TASK OBJECTIVE: The word "DAMAGE" marks the lines to copy; find all of them in the entries below.

[Page-level text extractions]

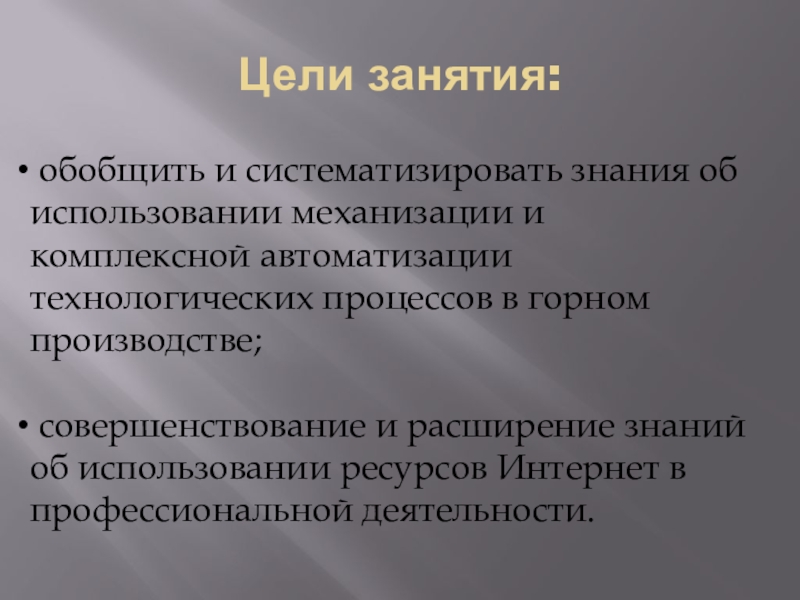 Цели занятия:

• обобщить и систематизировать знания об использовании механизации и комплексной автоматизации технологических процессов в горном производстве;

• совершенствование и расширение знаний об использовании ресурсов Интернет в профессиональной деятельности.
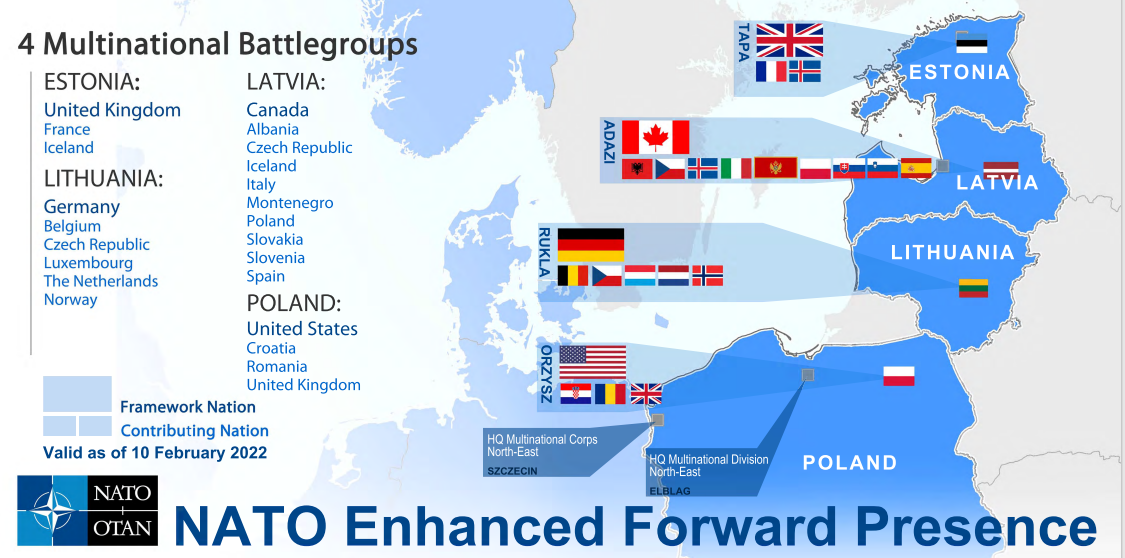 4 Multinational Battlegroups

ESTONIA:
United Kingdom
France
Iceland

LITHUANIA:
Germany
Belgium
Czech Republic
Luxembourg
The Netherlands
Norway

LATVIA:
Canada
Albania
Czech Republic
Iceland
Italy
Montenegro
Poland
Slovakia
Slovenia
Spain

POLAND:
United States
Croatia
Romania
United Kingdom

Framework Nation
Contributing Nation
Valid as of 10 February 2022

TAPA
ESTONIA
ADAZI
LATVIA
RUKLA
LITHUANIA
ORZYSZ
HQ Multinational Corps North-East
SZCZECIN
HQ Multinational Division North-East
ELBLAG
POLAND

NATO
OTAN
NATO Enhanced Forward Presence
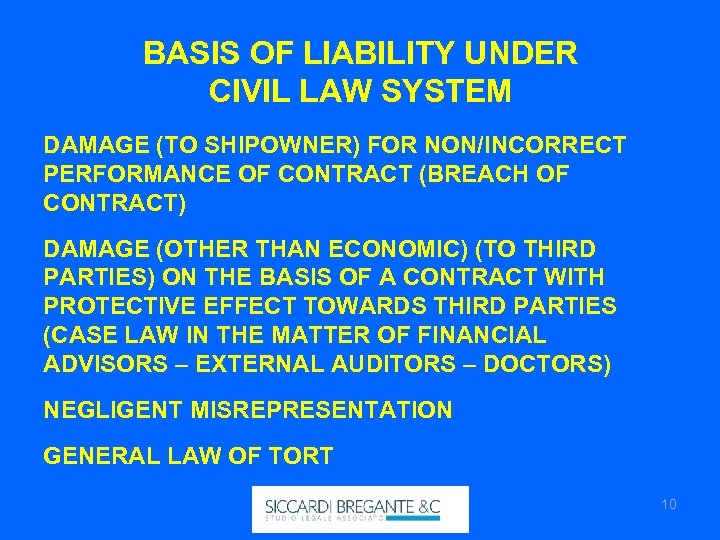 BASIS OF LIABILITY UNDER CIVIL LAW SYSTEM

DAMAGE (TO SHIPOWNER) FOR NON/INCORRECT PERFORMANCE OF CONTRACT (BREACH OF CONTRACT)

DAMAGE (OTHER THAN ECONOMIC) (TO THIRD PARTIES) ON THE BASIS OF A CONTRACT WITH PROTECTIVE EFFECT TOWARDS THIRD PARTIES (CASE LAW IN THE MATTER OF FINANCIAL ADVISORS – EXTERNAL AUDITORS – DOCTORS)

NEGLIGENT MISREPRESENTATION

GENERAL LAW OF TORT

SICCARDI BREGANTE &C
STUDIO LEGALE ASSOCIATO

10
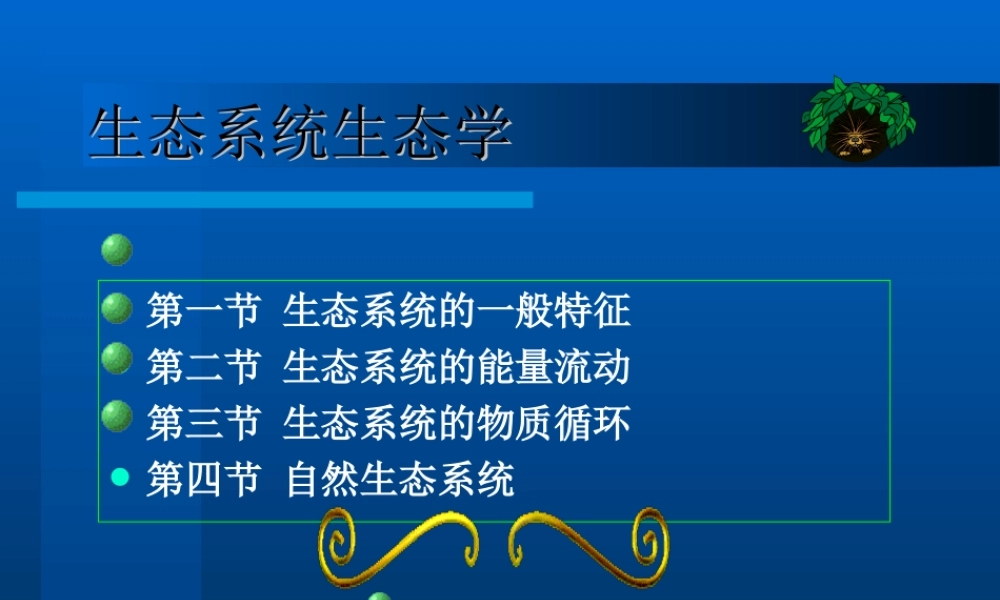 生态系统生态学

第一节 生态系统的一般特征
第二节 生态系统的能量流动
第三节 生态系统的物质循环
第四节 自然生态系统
...
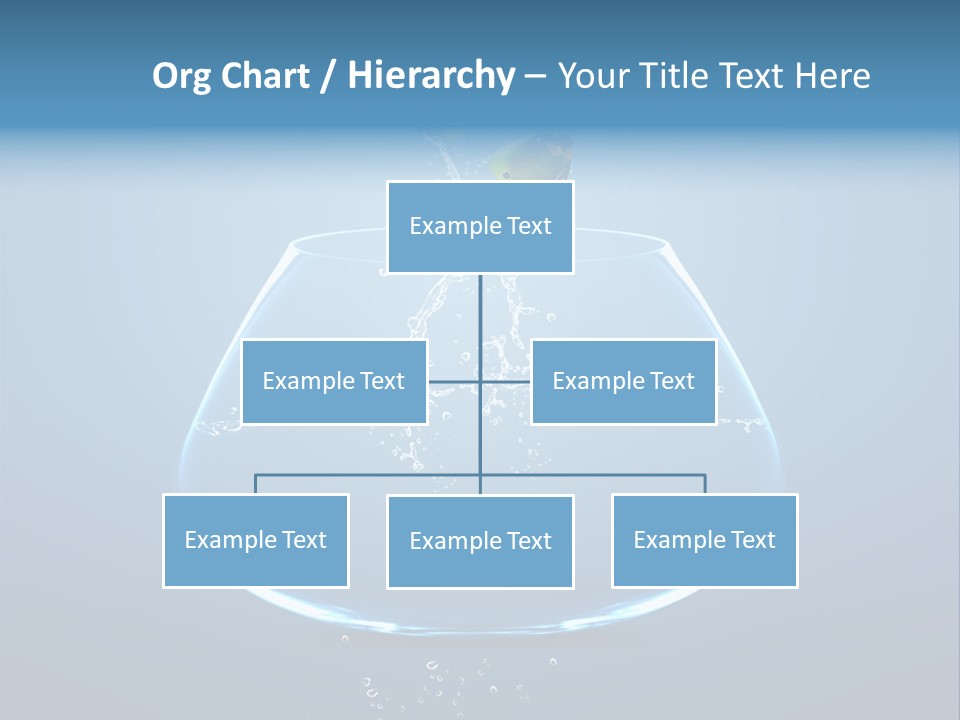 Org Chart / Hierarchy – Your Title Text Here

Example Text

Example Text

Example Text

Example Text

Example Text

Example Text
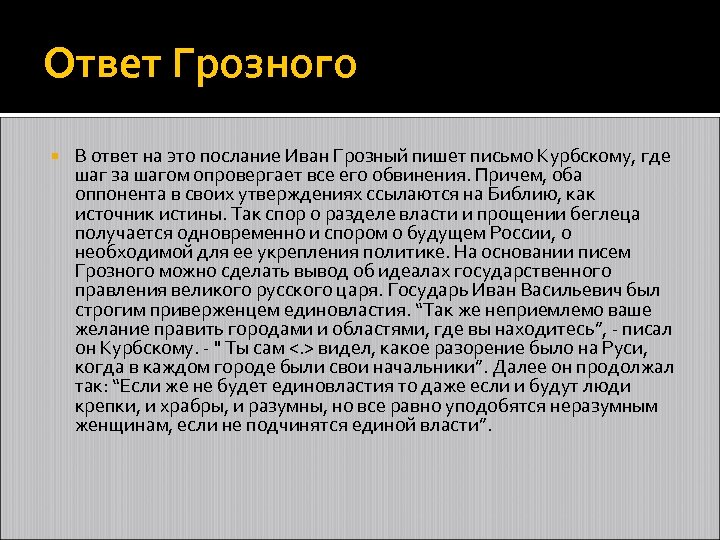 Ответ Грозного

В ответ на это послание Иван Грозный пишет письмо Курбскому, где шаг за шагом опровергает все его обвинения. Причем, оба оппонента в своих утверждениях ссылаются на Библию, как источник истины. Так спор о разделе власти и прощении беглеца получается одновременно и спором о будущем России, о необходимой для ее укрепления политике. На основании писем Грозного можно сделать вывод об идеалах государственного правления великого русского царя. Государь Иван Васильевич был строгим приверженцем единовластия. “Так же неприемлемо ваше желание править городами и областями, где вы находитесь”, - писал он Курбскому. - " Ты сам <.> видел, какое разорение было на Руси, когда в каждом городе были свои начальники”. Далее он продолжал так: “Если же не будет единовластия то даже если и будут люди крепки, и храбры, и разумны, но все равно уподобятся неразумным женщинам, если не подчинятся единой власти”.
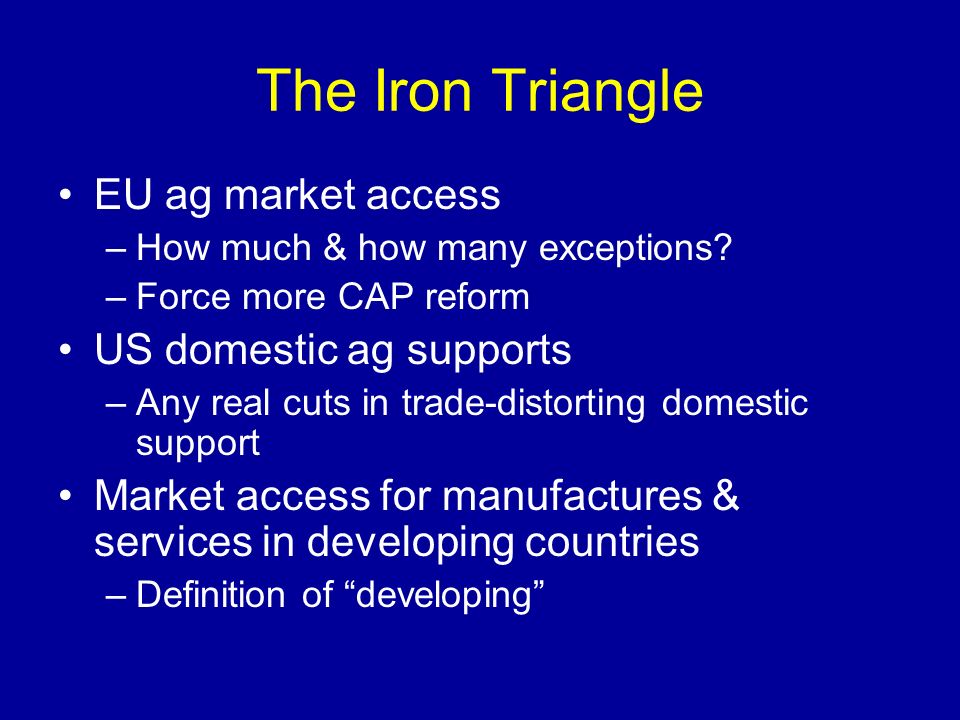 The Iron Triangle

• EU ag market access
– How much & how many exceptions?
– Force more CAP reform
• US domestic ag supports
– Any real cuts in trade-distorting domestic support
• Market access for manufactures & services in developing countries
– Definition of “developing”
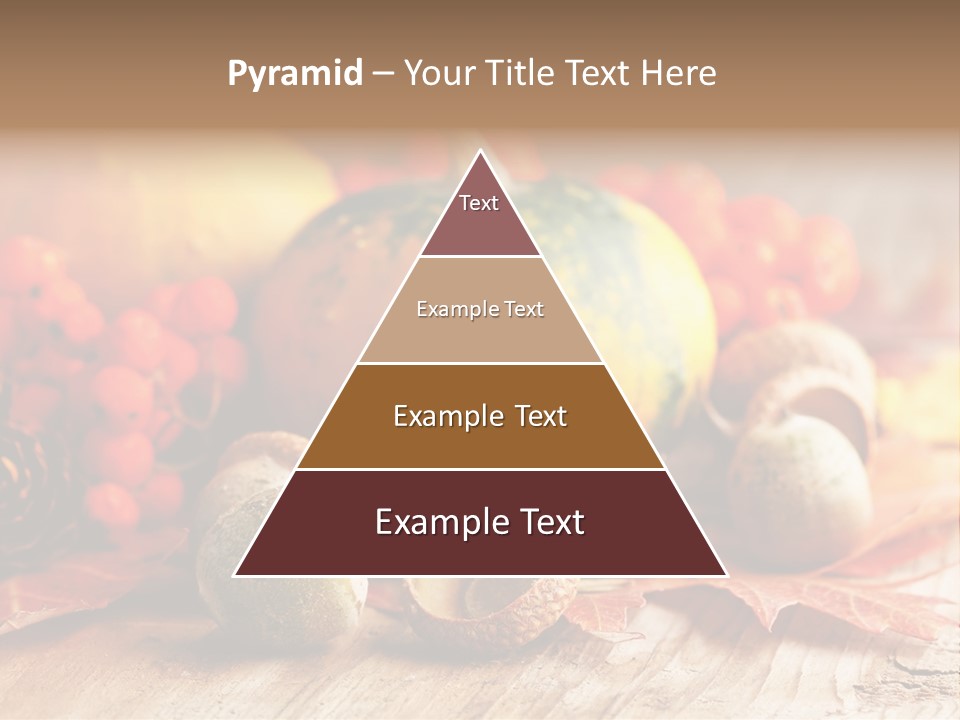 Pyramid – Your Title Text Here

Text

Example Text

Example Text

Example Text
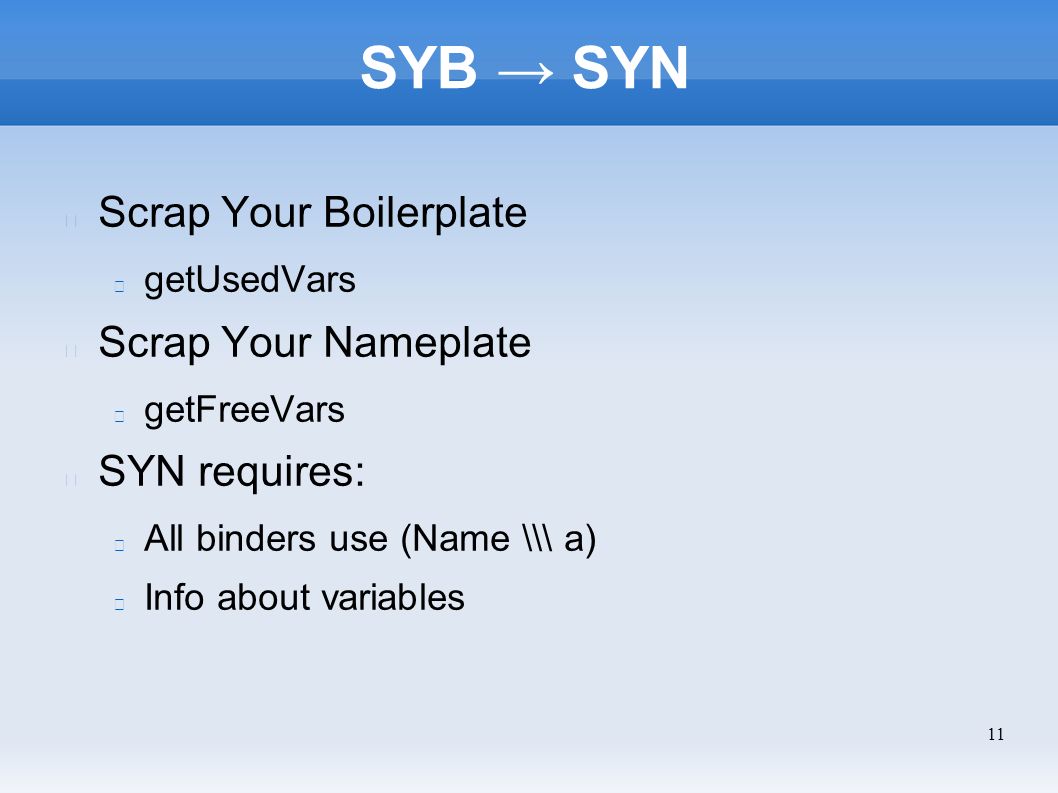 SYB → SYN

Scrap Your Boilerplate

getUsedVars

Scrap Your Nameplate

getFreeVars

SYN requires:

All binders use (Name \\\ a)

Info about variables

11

COMPLETED TASK:
DAMAGE (TO SHIPOWNER) FOR NON/INCORRECT PERFORMANCE OF CONTRACT (BREACH OF CONTRACT)
DAMAGE (OTHER THAN ECONOMIC) (TO THIRD PARTIES) ON THE BASIS OF A CONTRACT WITH PROTECTIVE EFFECT TOWARDS THIRD PARTIES (CASE LAW IN THE MATTER OF FINANCIAL ADVISORS – EXTERNAL AUDITORS – DOCTORS)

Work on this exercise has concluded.